One last crazy idea occurred to Donnie. He couldn’t bury the crab monster under another building. Even if a second attempt worked, the boat wouldn’t survive it. But Donnie had one more insane ploy in him. Steering the limping boat with one hand, Donnie turned back and started combing through the wreckage covering the cabin table. The table was still in one piece. Donnie hoped the objects it had been holding were intact as well. He uncovered a bundle of half a dozen candles, all wrapped together, and, even more importantly, a box of long kitchen matches.
“Okay, okay!” Donnie said. “You want to do this? Let do this!”
The crab smashed into the boat’s back end, driving the nose of the craft forward. Donnie sped on, wrenching the boat sideways. The crab’s tentacles snapped at him. He managed to gain a little bit of space, rocketing sideways.
“Come on, come on.”
One handed, Donnie fumbled with the box of matches. He scratched one, lit it, and started lighting the wicks of the bundled candles. Ahead was his apartment building, the freeway interchange, and the gas station beneath the water which the crab tank had torn through. A gasoline stink wafted through the air. The wicks of the candles and the match in Donnie’s hand started to flare and snap aggressively. The layer of petroleum that had come bubbling up from below had grown, blanketing the water’s surface. It was rainbow hued and created a haze in the air above the pool. Flammable, but diluted, and with the rain coming down Donnie was having a hard enough time keeping the candles lit let alone getting the gas to catch.

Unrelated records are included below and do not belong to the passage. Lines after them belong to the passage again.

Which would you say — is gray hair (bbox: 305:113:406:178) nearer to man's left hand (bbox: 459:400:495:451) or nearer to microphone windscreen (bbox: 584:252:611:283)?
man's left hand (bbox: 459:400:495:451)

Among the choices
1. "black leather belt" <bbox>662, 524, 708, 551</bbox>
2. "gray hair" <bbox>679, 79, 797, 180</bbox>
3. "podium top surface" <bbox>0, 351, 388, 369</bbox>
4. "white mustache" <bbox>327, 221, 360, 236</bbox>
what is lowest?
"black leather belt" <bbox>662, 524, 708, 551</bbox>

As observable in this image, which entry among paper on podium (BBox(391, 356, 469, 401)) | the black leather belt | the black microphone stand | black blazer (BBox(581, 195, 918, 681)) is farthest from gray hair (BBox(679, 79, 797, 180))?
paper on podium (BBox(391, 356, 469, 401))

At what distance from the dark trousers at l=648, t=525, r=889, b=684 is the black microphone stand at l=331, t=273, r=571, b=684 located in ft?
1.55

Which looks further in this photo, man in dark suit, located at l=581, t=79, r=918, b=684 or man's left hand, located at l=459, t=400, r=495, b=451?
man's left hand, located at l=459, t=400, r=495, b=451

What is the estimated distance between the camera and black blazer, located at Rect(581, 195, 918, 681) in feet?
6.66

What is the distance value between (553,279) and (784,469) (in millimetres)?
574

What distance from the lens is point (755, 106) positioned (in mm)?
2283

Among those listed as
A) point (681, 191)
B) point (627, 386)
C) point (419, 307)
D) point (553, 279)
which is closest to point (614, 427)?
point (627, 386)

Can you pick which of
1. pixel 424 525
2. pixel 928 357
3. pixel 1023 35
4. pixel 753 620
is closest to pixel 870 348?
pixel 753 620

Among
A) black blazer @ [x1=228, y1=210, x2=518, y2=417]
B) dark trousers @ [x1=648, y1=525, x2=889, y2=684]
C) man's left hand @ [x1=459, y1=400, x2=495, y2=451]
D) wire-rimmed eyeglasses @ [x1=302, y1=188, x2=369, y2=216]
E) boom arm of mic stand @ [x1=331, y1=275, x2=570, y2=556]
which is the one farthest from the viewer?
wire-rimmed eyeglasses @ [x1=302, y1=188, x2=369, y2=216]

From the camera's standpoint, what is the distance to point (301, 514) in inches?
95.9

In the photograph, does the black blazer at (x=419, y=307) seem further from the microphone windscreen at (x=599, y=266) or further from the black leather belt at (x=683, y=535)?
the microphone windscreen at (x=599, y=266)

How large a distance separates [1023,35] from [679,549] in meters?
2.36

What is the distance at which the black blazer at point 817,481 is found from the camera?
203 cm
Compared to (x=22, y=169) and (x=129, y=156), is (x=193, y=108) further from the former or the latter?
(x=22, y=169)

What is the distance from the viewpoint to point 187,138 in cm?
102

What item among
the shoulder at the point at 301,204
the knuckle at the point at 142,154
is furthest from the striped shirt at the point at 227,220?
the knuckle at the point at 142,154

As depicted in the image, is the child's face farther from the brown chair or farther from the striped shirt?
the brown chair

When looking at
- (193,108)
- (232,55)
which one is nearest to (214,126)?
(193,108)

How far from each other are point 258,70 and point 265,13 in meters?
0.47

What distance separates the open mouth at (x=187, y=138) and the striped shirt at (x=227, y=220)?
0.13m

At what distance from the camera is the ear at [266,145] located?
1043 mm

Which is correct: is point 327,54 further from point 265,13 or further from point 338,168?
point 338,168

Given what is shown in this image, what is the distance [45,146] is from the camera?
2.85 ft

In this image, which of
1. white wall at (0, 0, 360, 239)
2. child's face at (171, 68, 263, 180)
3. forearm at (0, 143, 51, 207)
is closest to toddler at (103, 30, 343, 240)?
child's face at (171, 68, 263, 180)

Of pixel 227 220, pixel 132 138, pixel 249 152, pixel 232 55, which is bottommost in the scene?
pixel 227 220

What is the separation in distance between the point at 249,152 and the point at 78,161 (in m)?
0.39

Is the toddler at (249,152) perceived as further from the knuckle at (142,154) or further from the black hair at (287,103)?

Donnie let the boat steer straight through the middle of the gasoline. He let go of the wheel, letting the boat missile on, out of control. With both hands, he ripped apart the tape holding the candles together, their wicks burning, already dripping hot wax.
The crab monster surged straight into the pool of gasoline, straight after Donnie. Praying this would work, Donnie started pitching lit candles off the back of the boat. They sailed through the air and into the cloud of fumes. A couple of candles went dead seemingly as soon as they left Donnie’s hand, extinguished by the rain, trailing smoke as they spiralled into the water. A couple spun through the cloud, lit the entire time, but plopped into the gasoline pool and went out as they landed, sinking from sight. The giant crab closed in. Donnie ignored his screaming instincts to turn and run, and threw the last couple of candles.
A flash lit the storm. A wall of flame caught and flared, the heat washing over Donnie’s face. It mushroomed upward in a raised fist against the sky and suddenly the surface of the water was on fire. The crab monster shrieked as it found itself bordered by flames on all sides. It didn’t burn well but the crab had covered itself in gasoline which now burned across its shell and thrashing tentacles. Like the tentacled creature last night, when Donnie had hit it with the makeshift flamethrower, it was distressed, confused and hurt, driven mindlessly back. It tried to submerge but gasoline clung to the surface. It came back up still burning and boiling.
Donnie took the controls again, spinning away. Once he gained some distance, he glanced back. The giant crab, biological tank or living animal, gave up. Wallowing, it submerged again and turned tail. Creating a wide wake in the water, the crab fled back in the direction of the freeway, defeated.